Huang Weihan imediatamente olhou para Chen Fei e os demais, rosnando em voz baixa.
“Sim, senhor!” Os três capitães saíram em perfeita sincronia, e logo toda a equipe do departamento de investigação criminal mobilizou-se, dirigindo-se às casas dos suspeitos.
Xu Lin baixou os olhos para o cadáver, depois virou-se e caminhou para fora.
Ainda que nutrisse um profundo desprezo e ódio pelo médico chamado Wang Kai,
Era, afinal, uma vida humana; o que lhe cabia era a punição da lei, não o juízo sumário da vingança privada.
Huang Weihan acompanhou os passos de Xu Lin; do lado de fora, sacou um cigarro, desejando acendê-lo por hábito.
Xu Lin disse: “Chefe Huang, me dê um.”
Huang Weihan se surpreendeu por um instante, mas logo lhe estendeu um cigarro, acendendo-o com suas próprias mãos.
Xu Lin tragou, exalando lentamente uma nuvem de fumaça.
Em sua vida anterior, fora um fumante inveterado, mas nesta havia se contido, abstendo-se do vício.
Contudo, naquele momento, sentia que precisava de um cigarro, para aliviar a ira que lhe consumia o coração.
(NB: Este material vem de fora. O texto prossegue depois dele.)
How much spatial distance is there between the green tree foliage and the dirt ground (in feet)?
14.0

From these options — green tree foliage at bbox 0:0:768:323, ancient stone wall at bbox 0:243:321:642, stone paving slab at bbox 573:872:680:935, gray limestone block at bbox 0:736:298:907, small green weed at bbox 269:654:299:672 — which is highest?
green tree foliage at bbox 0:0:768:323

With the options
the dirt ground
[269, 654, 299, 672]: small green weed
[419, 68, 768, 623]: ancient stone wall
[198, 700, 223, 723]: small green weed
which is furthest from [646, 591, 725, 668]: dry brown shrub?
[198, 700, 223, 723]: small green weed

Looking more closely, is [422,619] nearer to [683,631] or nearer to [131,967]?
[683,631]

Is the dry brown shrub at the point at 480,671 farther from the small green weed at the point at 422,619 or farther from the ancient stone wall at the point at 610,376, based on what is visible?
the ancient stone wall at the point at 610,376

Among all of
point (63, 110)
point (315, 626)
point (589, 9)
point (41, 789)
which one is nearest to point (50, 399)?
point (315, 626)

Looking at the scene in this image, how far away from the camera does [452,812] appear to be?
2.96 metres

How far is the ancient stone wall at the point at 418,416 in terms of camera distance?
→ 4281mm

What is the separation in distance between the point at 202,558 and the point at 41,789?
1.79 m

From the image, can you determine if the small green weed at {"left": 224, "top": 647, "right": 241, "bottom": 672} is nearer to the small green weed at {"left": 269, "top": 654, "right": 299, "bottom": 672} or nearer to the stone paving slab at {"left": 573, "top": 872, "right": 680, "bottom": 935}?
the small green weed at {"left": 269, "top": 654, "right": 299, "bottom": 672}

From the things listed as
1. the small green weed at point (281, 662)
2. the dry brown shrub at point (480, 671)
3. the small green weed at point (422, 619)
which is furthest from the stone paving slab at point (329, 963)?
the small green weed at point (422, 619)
“Xu, conte-me detalhadamente sobre o caso.”
Huang Weihan falou.
Na verdade, como chefe do grupo especial, ele ainda não compreendia plenamente os meandros do caso, apenas assistia a Xu Lin deduzindo e agindo, como se tudo estivesse envolto em névoa.
Xu Lin assentiu levemente.
Após mais uma tragada, disse: “O caso remonta a um ano atrás.”
“Segundo minha análise, a morte de Jiang Yuèyuè não foi um mero ataque cardíaco. Ou melhor, o ataque foi causado por algum tipo de choque. E esse choque está diretamente relacionado aos filhos das três vítimas.”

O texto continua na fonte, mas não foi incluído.